Note that this problem doesn't not occur if I shutdown apache. It only occurs if the server looses the network. However if I shutdown apache, then shutdown the server, after 60 seconds I will have the same problematic behavior.


Packages version on debian:
apache2           2.2.9-10+lenny6
apache2.2-common  2.2.9-10+lenny6
Comment 1 William A. Rowe Jr. 2018-11-07 21:09:35 UTC
Please help us to refine our list of open and current defects; this is a mass update of old and inactive Bugzilla reports which reflect user error, already resolved defects, and still-existing defects in httpd.

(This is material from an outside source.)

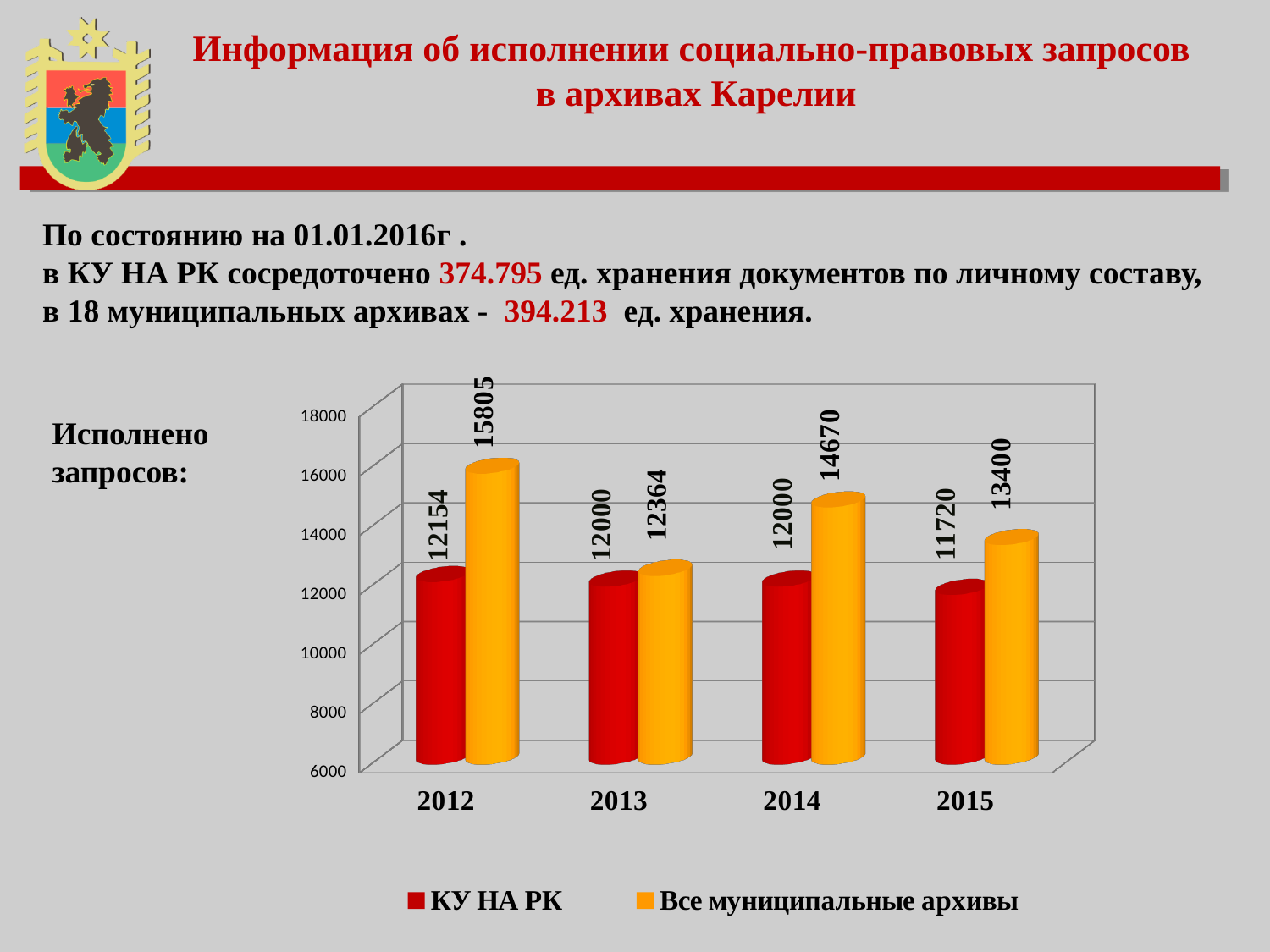
What value is shown for КУ НА РК in 2015? 11720 What kind of chart is shown on the slide? Bar chart What is the difference between Все муниципальные архивы and КУ НА РК in 2012? 3651 Which is larger in 2015: КУ НА РК or Все муниципальные архивы? Все муниципальные архивы What value is shown for Все муниципальные архивы in 2014? 14670 What value is shown for КУ НА РК in 2012? 12154 In which year is the value for КУ НА РК lowest? 2015 How many years are shown on the x axis? 4 In which year is the value for Все муниципальные архивы highest? 2012 What value is shown for Все муниципальные архивы in 2013? 12364 How many series does the legend list? 2 Which colour represents КУ НА РК in the chart? Red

As repeatedly announced, the Apache HTTP Server Project has discontinued all development and patch review of the 2.2.x series of releases. The final release 2.2.34 was published in July 2017, and no further evaluation of bug reports or security risks will be considered or published for 2.2.x releases. All reports older than 2.4.x have been updated to status RESOLVED/LATER; no further action is expected unless the report still applies to a current version of httpd.

If your report represented a question or confusion about how to use an httpd feature, an unexpected server behavior, problems building or installing httpd, or working with an external component (a third party module, browser etc.) we ask you to start by bringing your question to the User Support and Discussion mailing list, see [https://httpd.apache.org/lists.html#http-users] for details. Include a link to this Bugzilla report for completeness with your question.

If your report was clearly a defect in httpd or a feature request, we ask that you retest using a modern httpd release (2.4.33 or later) released in the past year. If it can be reproduced, please reopen this bug and change the Version field above to the httpd version you have reconfirmed with.

Your help in identifying defects or enhancements still applicable to the current httpd server software release is greatly appreciated.